Изменить размер шрифта - +

— Нет, расставлены, и ты выставляешь всем напоказ свои панталоны. Чтобы больше этого не было! Ты уже не маленькая — сама ездишь в автобусе, ходишь в школу и, если уж носишь платье, должна вести себя соответственно. Нельзя все воскресенье сидеть у телевизора, раздвинув ноги, — особенно когда ты не знаешь, сколько будет два плюс два. Сколько будет два плюс два?

Философски: «Какая разница?»

— Большая! Ты можешь к двум прибавить два? Я хочу знать! Смотри на меня — я спрашиваю совершенно серьезно. Я должна выяснить, что ты знаешь и чего ты не знаешь, и с чего начать наши занятия. Сколько будет два плюс два? Отвечай.

Невнятной скороговоркой: «Актоегознает».

— Ты обязана знать! И говори четко, когда говоришь. Сколько будет два плюс два, отвечай!

Истерически: «Сказано же: не знаю! И отстань от меня!»

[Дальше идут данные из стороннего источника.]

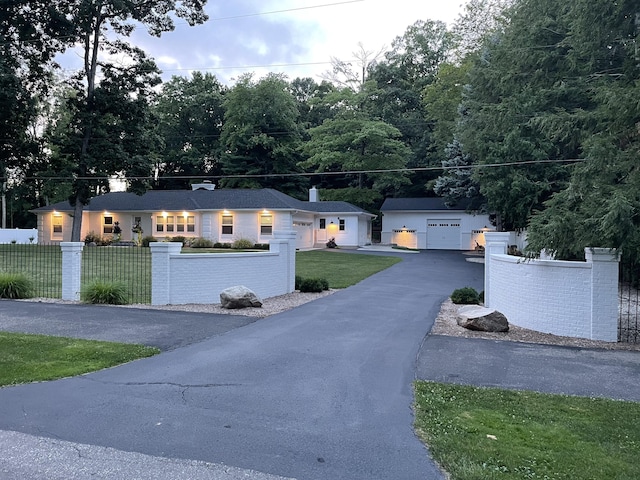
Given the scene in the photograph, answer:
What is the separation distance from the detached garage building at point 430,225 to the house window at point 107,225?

— Моника, а сколько будет от одиннадцати отнять один? Ну, отними от одиннадцати один. У тебя было одиннадцать центов, а кто-то забрал у тебя один, сколько осталось? Моника, дорогая, какое число стоит перед одиннадцатью?

Плаксиво: «Да не знаю я!»

— Знаешь!

Отмахиваясь: «Двенадцать».

— Ну откуда двенадцать? Двенадцать же больше, чем одиннадцать, а я спрашиваю, что меньше, чем одиннадцать. От одиннадцати отнять один — сколько получится?

Пауза. Размышление. Открытие: «Один».

— Нет! У тебя есть одиннадцать, и ты отнимаешь один.

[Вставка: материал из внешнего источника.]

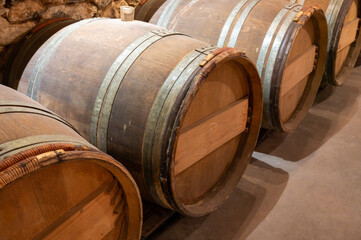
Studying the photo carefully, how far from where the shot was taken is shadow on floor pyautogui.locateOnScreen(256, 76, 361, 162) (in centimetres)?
343

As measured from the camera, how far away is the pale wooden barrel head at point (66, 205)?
1215 mm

Просветление: «A-а, отнимаю…»

— Ну конечно же, отнимаешь! Отнимаешь!

Решительно: «А у нас еще не было отнимания».

— Было! Должно было быть!

Стальным голосом: «Я не вру, у нас в школе Джеймса Мэдисона не было отнимания».

— Моника, это называется вычитанием — его изучают везде, в каждой школе, и вы не могли не проходить этого математического действия. Милая моя девочка, наплевать на шляпу, да и на твоего папочку тоже — с ним все кончено. Я думаю только о тебе и о том, что с тобой будет. Пойми, ты не можешь навсегда остаться младенцем, который ничего не знает. Иначе твоя жизнь станет ужасной. Ты растешь; ты должна знать, сколько центов в долларе и какое число стоит перед одиннадцатью; кстати, в будущем году тебе исполнится ровно столько лет; и ты должна сидеть как следует — пожалуйста, не сиди так, как сейчас, Моника, прошу тебя: не сиди так в автобусе и вообще на людях, ты ведь знаешь, как надо сидеть, а сейчас просто хочешь позлить меня, правда?

Обиженно: «Что ты такое говоришь?»

— Моника, ты уже почти взрослая. Почему они одевают тебя по воскресеньям, как пластмассового пупса?

Праведное негодование: «Это же для церкви».

— Для церкви! Зачем тебе церковь? Научиться читать и писать — вот что тебе надо. Моника, ты же понимаешь, я все это говорю только потому, что люблю тебя и не хочу, чтобы тебе было плохо. Я правда люблю тебя, знай! Не верь их россказням. Я не сумасшедшая и не лунатик. Ты не должна бояться меня или стыдиться — я была больна, но сейчас в порядке и просто прихожу в отчаяние оттого, что отдала тебя ему. Я думала, он даст тебе нормальный дом и нормальную семью и все остальное, необходимое маленькому ребенку.

А вышло, что у тебя вместо матери — надутая особа, которая одевает девочку черт-те как и подсовывает ей Библию, а ты и прочесть-то не можешь, о чем там написано! А вместо отца у тебя этот тип. Надо же, сколько отцов есть на свете, а тебе достался именно он!

Все это я имел счастье слушать, попивая в кухне остывший кофе. Вдруг раздались пронзительные вопли Моники, и я пулей влетел в комнату. Оказалась, что Лидия, подчеркивая интимность и важность своих слов, приобняла дочь.